MAYBE YOU’LL SEE THIS ON TWITTER: So, ha ha, about half the Internet is invisible to Verizon DSL customers today — including at your editor’s office, whoops. Try a proxy server if you can’t see your Favorite Websites. Weirdly enough, Verizon’s wireless broadband domain-name servers seem just fine, so your editor will just work on his teeny tiny mouse-sized HP mini until, uh, tomorrow. “It should resolve in approximately 24 hours,” the cheerful support person in India just told me. Hooray.











The Internet is secksist.
“Catastrophic” was the adjective used by my workplace to describe the outage.
Stay strong!
Looks like they just got this fixed. Finally I can get to my beloved Wonkette…
I think that nice, normal-looking young man with the Rivers Cuomo glasses and the blue company jacket who commands the vast Verizon network went insane with power and decided to plunge America into an electricity-deprived, Luddite hell.
That North Korean CLOWN is sending missiles up our intertubes.
I may never say this again, but thank Jeebus for Comcast! 7/8 NEVAH FORGET
Jesus fixed the internet with His magics!

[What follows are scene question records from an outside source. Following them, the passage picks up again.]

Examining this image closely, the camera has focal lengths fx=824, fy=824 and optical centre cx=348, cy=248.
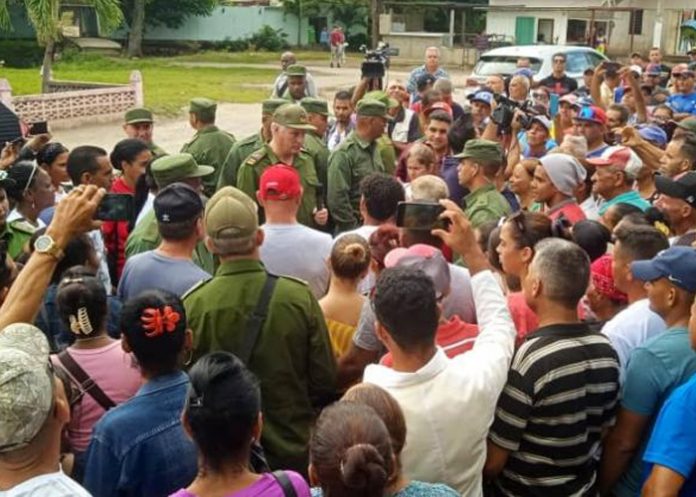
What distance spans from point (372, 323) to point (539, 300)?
747mm

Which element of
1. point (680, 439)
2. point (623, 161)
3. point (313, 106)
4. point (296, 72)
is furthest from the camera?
A: point (296, 72)

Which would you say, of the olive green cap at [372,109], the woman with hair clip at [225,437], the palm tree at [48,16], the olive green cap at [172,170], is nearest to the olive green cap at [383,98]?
the olive green cap at [372,109]

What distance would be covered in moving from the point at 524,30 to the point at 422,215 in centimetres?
3498

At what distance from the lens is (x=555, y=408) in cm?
304

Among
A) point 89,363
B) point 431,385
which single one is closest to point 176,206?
point 89,363

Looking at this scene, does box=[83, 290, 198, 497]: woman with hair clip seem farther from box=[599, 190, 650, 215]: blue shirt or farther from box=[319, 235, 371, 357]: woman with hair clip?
box=[599, 190, 650, 215]: blue shirt

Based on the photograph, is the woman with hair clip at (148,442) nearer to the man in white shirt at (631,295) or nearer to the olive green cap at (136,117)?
the man in white shirt at (631,295)

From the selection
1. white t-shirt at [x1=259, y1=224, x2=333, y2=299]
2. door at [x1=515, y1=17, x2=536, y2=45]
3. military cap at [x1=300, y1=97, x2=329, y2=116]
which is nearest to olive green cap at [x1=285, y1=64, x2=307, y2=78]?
military cap at [x1=300, y1=97, x2=329, y2=116]

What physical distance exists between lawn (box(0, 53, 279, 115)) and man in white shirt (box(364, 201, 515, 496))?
1911cm

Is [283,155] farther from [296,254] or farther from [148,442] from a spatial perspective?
[148,442]

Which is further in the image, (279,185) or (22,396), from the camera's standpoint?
(279,185)

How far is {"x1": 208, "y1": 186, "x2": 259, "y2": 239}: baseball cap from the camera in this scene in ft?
12.0

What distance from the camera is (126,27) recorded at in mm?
39812

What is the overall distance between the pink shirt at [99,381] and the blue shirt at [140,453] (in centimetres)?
40
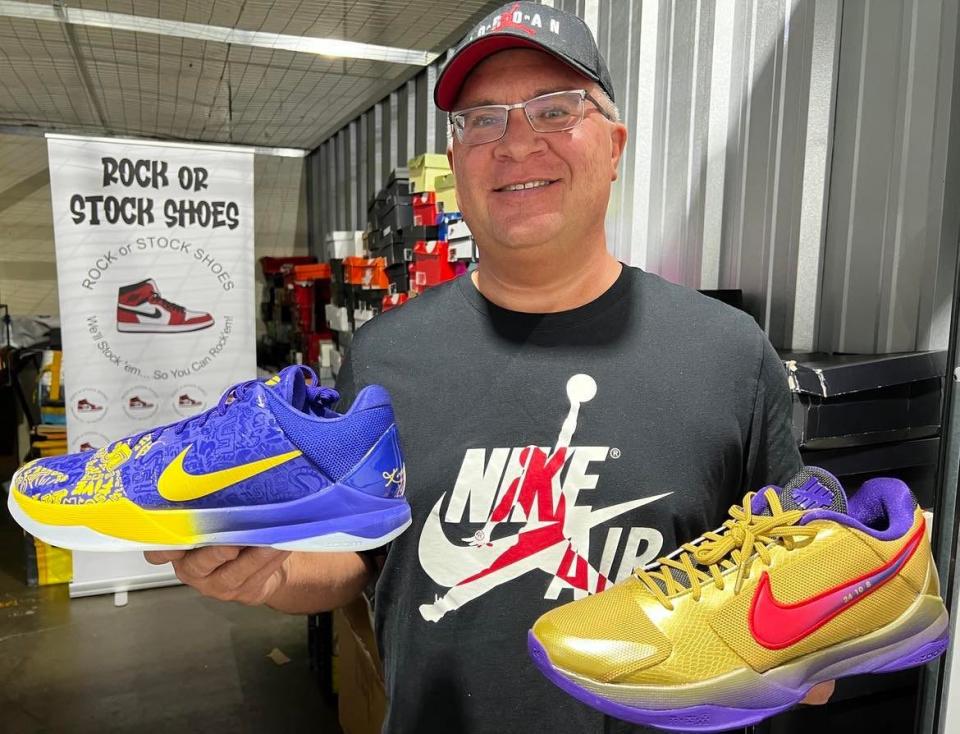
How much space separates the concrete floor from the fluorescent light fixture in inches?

Praise be.
Those North Korean hackers are getting better all the time…
Today, we are all on dial-up.
Works fine here. But that doesn’t stop me from bad-mouthing Verizon and all the other spying, traitorous, telecoms whenever possible.
WhatTheHeck:
Nuking countrys N stuff is pretty bad but don’t get between me and my porn!!!!
Someone needs to punch Kim Jong right in the hair.
Verizon and Wonkette had the buttsex.
You should be grateful there is internet in your double secret underground desert fallout shelter bunker.
Ve(ry low ho)rizons?
North Korea is mad at Ken Layne for bringing down Sarah Palin via mad Photoshop skillz.
Verizon=The Devil. The whole company needs to be drawn, quartered, flayed, and burned at the stake. My every experience with Verizon has been as much fun as having acupuncture with sharpened awls.
Wasn’t verizon actually one of the companies that didn’t decide to install NSA datacenters in their exchanges?
bago: No, I believe it was Quest. Or something like that. Verizon was one of many of W’s lapdogs.
I’ve been paying extra to have Earthlink bring me a narrower banded version of orthographically challenged verison. Why was 6 afraid of 7?
For what it’s worth, I have Verizon DSL and have had no problems at all with the Internets today. And Ken, don’t you live in California where your phone comes from AT&T? This story is fishy. Obviously “Ken can’t get to the Internet” = “Ken is drunk.”
Just as long as you can get LOLcats.
Josh Fruhlinger: YOU LIE IN A MILLION DECEITFUL WAYS, FRUHLINGER.
No, it’s Verizon where I’m at, and in much of California.
I’m surprised this doesn’t happen more often. Verizon is just a fancy name for Bell of Pennsylvania. Ken, feel free to bomb Pittsburgh. The HQ is that ugly building near the intersection of Stanwix St. and the Boulevard of the Allies. I have it on good authority the Uighurs will do it for cheap. Love, Jukesghur
That’s NOT Comcastic
Well, at least I can take comfort in the fact that I wasn’t the only one screwed out of my internets this morning.
1ofUS: Because 7/8/9 - oh 1ofUS, ¡U R a Rye-It! Ha ha ha! A day that will live in infantacy.
Is the porn okay? That’s all I want to know.
Thank goodness, I couldn’t get to Wonkette(although my agency system was fine) I thought North Korea thought Wonkette was more important than many gov’t agencies- and they would be right!